Note on Attention Mechanism
Introduction
Attention mechanism is one fundamental building component in modern natural language processing systems like Transformer and GPT-3. These systems employ the encoder-decoder architecture, where the encoder maps input sentences to a fixed-length vector, which is then transformed to output sentences by the decoder. This architecture suffers from performance degradation when it comes to long input sentences. Fortunately, this issue can be effectively mitigated by employing the attention mechanism, which identifies the relevant part of the input sentence for the encoder to map, making the problematic mapping from the whole input sentence to a fixed-length vector unnecessary.
The attention mechanism was first proposed in [1] by Bahdanau, D. et. al., where it was implemented as part of an RNN Encoder-Decoder architecture. This neural network model demonstrated state-of-the-art performance in English-to-French translation and was published in ICLR 2015. As of 2024, this paper has been cited more than 30,000 times.

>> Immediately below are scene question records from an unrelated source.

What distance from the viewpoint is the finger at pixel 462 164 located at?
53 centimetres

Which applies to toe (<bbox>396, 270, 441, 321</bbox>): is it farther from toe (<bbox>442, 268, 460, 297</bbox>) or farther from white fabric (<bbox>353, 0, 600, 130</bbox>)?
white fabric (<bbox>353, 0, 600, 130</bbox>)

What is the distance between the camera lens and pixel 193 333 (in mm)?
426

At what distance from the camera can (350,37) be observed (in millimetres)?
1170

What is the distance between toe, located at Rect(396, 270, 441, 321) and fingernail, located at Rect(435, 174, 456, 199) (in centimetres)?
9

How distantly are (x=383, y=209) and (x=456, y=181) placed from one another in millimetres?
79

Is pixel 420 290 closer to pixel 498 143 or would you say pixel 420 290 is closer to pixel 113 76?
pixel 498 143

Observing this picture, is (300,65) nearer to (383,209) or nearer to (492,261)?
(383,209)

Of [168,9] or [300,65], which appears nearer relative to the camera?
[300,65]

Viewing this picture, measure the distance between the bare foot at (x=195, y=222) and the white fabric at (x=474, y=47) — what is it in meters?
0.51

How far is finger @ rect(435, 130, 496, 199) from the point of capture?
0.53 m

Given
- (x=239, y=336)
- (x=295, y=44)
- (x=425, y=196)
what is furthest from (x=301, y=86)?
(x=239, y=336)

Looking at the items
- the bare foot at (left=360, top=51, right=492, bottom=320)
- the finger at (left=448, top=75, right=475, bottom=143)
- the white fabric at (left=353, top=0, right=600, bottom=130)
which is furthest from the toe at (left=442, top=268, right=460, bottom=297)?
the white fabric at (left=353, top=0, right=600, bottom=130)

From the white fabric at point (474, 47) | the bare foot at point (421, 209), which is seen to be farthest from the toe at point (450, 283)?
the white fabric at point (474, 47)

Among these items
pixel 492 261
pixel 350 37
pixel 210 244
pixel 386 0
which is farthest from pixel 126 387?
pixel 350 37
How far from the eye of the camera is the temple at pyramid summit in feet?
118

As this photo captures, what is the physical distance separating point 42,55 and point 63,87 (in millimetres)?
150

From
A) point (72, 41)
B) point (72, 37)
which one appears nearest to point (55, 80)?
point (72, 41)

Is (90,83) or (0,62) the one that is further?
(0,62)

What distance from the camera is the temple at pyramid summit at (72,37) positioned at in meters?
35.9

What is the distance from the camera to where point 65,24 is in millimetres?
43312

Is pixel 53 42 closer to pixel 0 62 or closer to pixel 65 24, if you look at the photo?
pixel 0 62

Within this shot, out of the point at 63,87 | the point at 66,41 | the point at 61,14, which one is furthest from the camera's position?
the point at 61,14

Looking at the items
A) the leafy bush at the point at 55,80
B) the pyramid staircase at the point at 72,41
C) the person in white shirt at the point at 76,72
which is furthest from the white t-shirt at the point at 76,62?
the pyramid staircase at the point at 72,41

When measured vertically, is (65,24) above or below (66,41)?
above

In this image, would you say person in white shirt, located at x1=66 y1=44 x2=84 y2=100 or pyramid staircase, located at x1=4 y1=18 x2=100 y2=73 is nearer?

The RNN Encoder-Decoder model consists of two RNNs serving as the encoder and the decoder, respectively. The encoder RNN maps input words $x_{j}$ to a series of hidden states $h_{j}$ ($j = 1, 2, …, T_{x}$). Then, these hidden states are used to determine a context vector $c_{i}$ for predicting the $i$-th target word. That is to say, the decoder RNN uses its last hidden state $s_{i-1}$, last target word $y_{i-1}$, and the current context vector $c_{i}$ as input for predicting the $i$-th target word.
Fig. 1 Diagram of attention mechanism in an RNN encoder-decoder architecture [1]
The key idea of the attention mechanism lies in the definition of the context vector $c_{i}$. The context vector is defined as a weighted sum of all these hidden states:
$$ c_{i} = \sum_{j=1}^{T_{x}}\alpha_{ij}h_{j}, $$
where the coefficients $\alpha_{ij}$ quantify the relevance of each source word $x_{j}$ to the $i$-th target word. These coefficients are calculated as a softmax function as follows:
$$ \alpha_{ij} = \frac{\exp(e_{ij})}{\sum_{j=1}^{T_{x}}\exp(e_{ij})}, $$
where $e_{ij} = a(s_{i-1}, h_{j})$. The function $a$ is a feedforward neural network to be jointly trained with the RNNs, which serves the purpose of predicting the relevance of each source word for generating the next target word. Intuitively, for a long source sentence, most source words will be assigned with low weights. This effectively avoids the issue of mapping the entire sentence to a fixed-length vector, resulting in a significant performance improvement of the model for handling long input sentences.
It is worth mentioning that since the weights $\alpha_{ij}$ quantify the relevance between source words and target words, they can be used for alignment. This observation explains the title of this paper: “Neural machine translation by jointly learning to align and translate.”
Reference
- Bahdanau, D., Cho, K., & Bengio, Y. (2014). Neural machine translation by jointly learning to align and translate. arXiv preprint arXiv:1409.0473.
- Cho, K., Van Merriƫnboer, B., Gulcehre, C., Bahdanau, D., Bougares, F., Schwenk, H., & Bengio, Y. (2014). Learning phrase representations using RNN encoder-decoder for statistical machine translation. arXiv preprint arXiv:1406.1078.
- Sutskever, I., Vinyals, O., & Le, Q. V. (2014). Sequence to sequence learning with neural networks. Advances in neural information processing systems, 27.